TASK TO CARRY OUT - Reproduce verbatim the part of the listing that opens with the line containing "At what distance" and runs through the end of the listing, both ends included.

Raw listing -
━━━

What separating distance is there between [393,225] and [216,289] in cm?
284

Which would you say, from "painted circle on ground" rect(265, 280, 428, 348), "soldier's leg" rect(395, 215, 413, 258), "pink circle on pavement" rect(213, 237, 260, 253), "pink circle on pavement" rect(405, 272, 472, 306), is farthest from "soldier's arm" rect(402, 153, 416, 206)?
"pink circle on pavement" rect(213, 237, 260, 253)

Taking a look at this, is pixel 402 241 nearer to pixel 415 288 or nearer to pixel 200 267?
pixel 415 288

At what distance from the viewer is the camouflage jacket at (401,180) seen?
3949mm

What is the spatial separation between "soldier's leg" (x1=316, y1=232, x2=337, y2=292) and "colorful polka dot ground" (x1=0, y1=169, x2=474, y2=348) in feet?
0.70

━━━

SOLUTION -
At what distance from the viewer is the camouflage jacket at (401,180) seen?
3949mm

What is the spatial separation between "soldier's leg" (x1=316, y1=232, x2=337, y2=292) and "colorful polka dot ground" (x1=0, y1=169, x2=474, y2=348) in feet?
0.70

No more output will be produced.